> SOURCE
This is a problem from Differential Calculus for Beginners by Joseph Edwards

Question

$$\lim_{x\rightarrow 0} \left(\frac{\sin x}{x}\right)^{\frac{1}{x}}$$ I attempted to expand $\sin x$ and am unsure how to proceed. $$1-\frac{x}{3!}\left[x^2-\frac{x^4}{5\times 4} \cdots \right]$$

Can anyone please help me with this Problem?

Answer 1

Write it in e to the power ln format . Then u get 1/x(Ln(sin/x)) then put limit for sin/x. I think u got the idea

Answer 2

Let $f(x) = \lim_{x\to0} (\frac{\sin(x)}{x})^{1/x}$.
A nice property of logarithms is that they can bring an exponent within a function in front. Because of this, we have $$\ln(f(x)) = \frac{\ln(\lim_{x\to0}\frac{\sin(x)}{x})}{x}$$

We know from the squeeze theorem that $$\lim_{x\to0}\frac{\sin(x)}{x} = 1$$ Thus, we have $$\ln(f(x)) = \frac{\ln(1)}{x}$$

$\ln(1) = 0$, so we have $$\ln(f(x)) = \frac{0}{x} = 0$$ Following this, we know that $$\ln(f(x)) = 0$$ so we take both sides to the power of e: $$e^{\ln(f(x))} = e^0$$ $$f(x) = 1$$

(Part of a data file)
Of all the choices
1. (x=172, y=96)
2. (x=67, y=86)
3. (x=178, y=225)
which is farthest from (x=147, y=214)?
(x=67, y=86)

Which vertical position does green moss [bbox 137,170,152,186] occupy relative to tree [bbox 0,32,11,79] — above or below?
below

> GIVEN PROBLEM
Reproduce verbatim the passage of the forum thread on the limit, beginning at the words "This is a problem" and stopping after the words "with this Problem?".

> SOLUTION TO THIS PROBLEM
This is a problem from Differential Calculus for Beginners by Joseph Edwards

Question

$$\lim_{x\rightarrow 0} \left(\frac{\sin x}{x}\right)^{\frac{1}{x}}$$ I attempted to expand $\sin x$ and am unsure how to proceed. $$1-\frac{x}{3!}\left[x^2-\frac{x^4}{5\times 4} \cdots \right]$$

Can anyone please help me with this Problem?